● EXERCISE DETAILS
For this exercise, output exactly and only the lines running from the one with "Cryptocurrency tax latest" through the final line of the data below, without pictures.

Segment Open

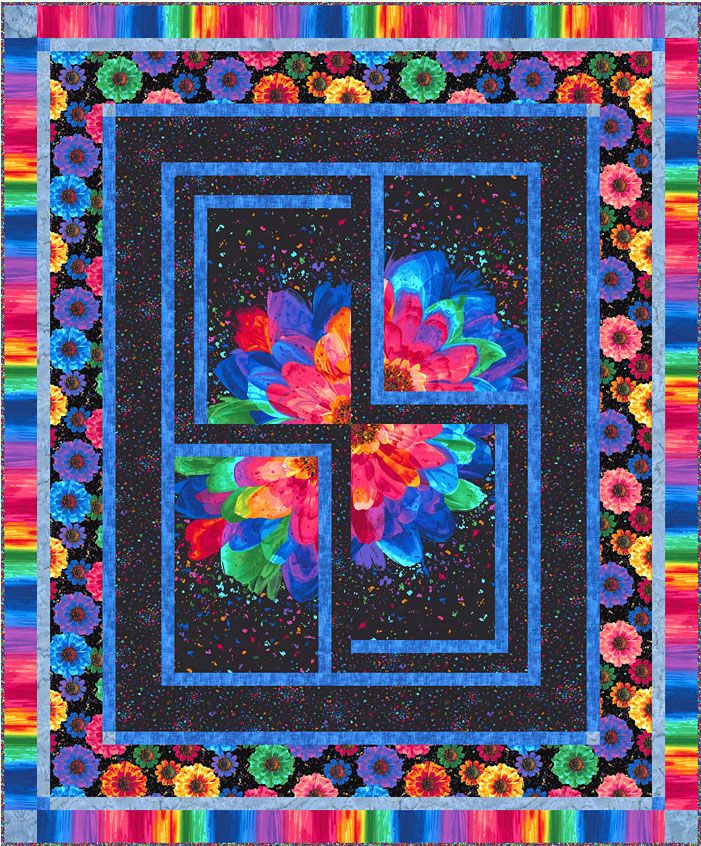 Large Fabric Panels : Best equilter free pattern designer images on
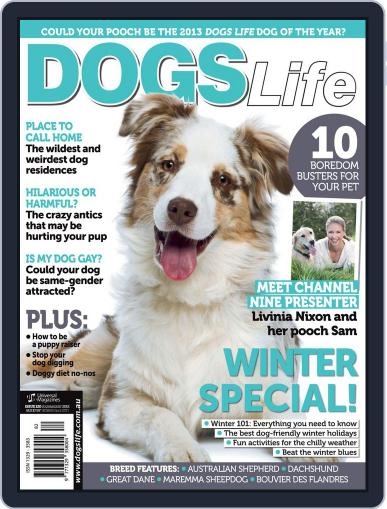 Dogs Life Magazine (Digital) June 24th, 2013 Issue Cover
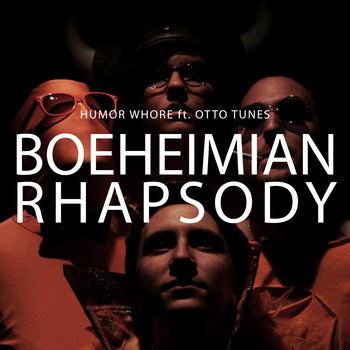 Boeheimian Rhapsody cover art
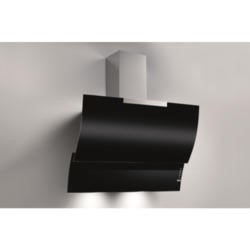 Best HOOD-BE-FL-80-BL 80cm Fluttua Chimney Cooker Hood Black Glass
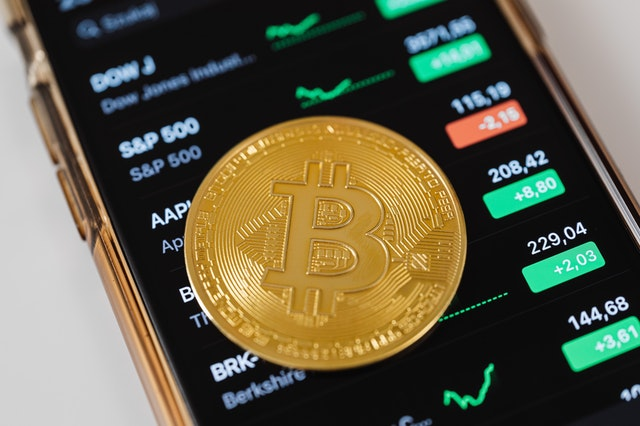 Cryptocurrency tax latest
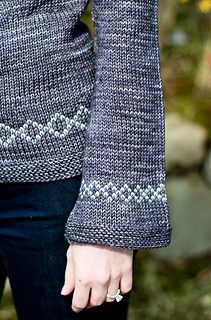 My_kind_of_sweater_11_small2
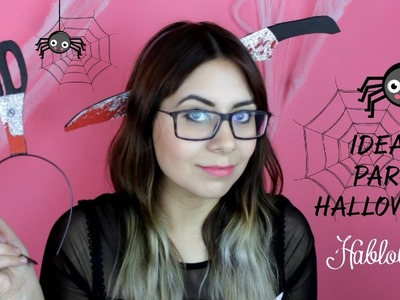 Halloween DIY. Ideas para decorar en halloween - Hablobajito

Segment Closed

● ANSWER TO THE PROBLEM
 Cryptocurrency tax latest
 My_kind_of_sweater_11_small2
 Halloween DIY. Ideas para decorar en halloween - Hablobajito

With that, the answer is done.